Where's the Harper government?
"I haven't heard from the federal government directly," said Rae. "Our goal right now is to engage the province. However, from the federal perspective, the EA process has been badly weakened."
The feds were last seen opposing Matawa's attempt to introduce expert evidence during a judicial review of the government's decision to hold a comprehensive environmental assessment on a Cliffs Resources project. That process would exclude effective participation from First Nations.
Cliffs, an American chromium mining company, brought a similar motion. Matawa won that round.
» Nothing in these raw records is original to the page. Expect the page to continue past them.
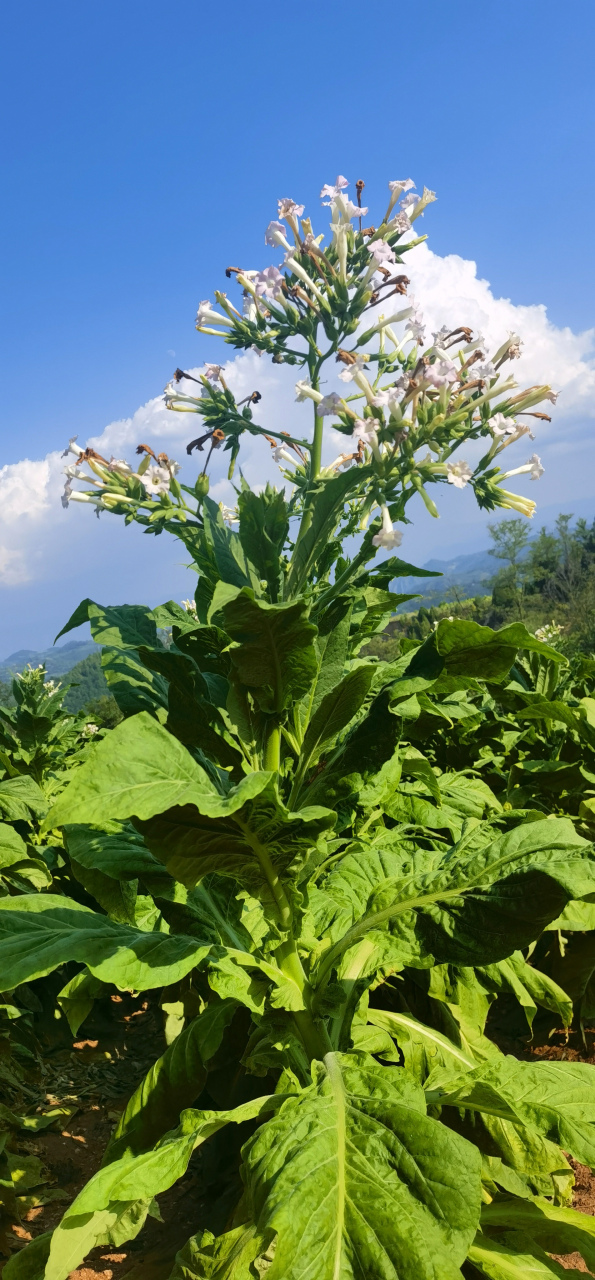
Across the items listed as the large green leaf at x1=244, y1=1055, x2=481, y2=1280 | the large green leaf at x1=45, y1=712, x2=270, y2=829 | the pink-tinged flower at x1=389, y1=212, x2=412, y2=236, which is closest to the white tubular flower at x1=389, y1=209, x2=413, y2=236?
the pink-tinged flower at x1=389, y1=212, x2=412, y2=236

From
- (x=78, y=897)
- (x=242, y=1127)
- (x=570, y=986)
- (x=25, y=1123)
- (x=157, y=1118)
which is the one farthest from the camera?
(x=78, y=897)

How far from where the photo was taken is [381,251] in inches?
87.3

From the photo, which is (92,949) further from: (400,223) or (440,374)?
(400,223)

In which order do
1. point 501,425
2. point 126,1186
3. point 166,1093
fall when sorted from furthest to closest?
1. point 501,425
2. point 166,1093
3. point 126,1186

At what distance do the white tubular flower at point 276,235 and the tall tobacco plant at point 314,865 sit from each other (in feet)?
0.17

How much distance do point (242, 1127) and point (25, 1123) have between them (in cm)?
93

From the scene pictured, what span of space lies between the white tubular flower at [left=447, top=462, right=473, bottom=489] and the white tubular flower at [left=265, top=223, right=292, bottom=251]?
3.13 ft

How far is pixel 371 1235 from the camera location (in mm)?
1364

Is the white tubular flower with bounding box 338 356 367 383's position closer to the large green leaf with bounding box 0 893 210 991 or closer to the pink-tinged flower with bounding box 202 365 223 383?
the pink-tinged flower with bounding box 202 365 223 383

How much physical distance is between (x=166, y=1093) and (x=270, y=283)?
2.27 metres

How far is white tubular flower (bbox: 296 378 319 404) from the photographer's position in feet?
7.00

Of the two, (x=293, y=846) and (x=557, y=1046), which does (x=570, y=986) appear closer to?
(x=557, y=1046)

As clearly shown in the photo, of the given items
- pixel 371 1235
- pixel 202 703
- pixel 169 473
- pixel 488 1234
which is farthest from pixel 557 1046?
pixel 169 473

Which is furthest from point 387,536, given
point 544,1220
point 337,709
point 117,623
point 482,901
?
point 544,1220
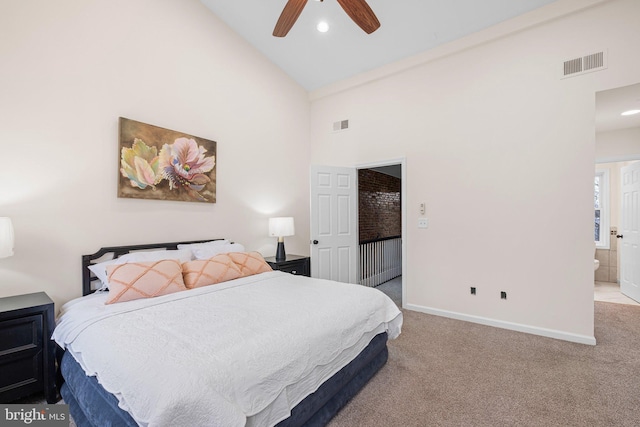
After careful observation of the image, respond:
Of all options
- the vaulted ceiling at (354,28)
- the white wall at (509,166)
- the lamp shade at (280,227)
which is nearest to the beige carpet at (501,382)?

A decision on the legitimacy of the EA is expected in September.
Rae is probably the best man for the job: Smart, with the political heft for talks with government, the respect of Canadians and the support of First Nations people.
As Anishinaabe author and linguist Basil Johnston put it, "His head and his heart are both in the right place."
Now, I know he's not the only one on his side of the table. And I know the Anishinaabek have a way of mapping out their own path whether we like it or not.
Nevertheless, one of those ridiculous old high school football chants has dogged me since our first conversation.
"Rae! Rae! He's our man. If he can't do it, no one can."
And that's what frightens me.
-- David McLaren has worked in government, the private sector, NGOs and with First Nations in Ontario, where he helped negotiate environmental agreements with corporations.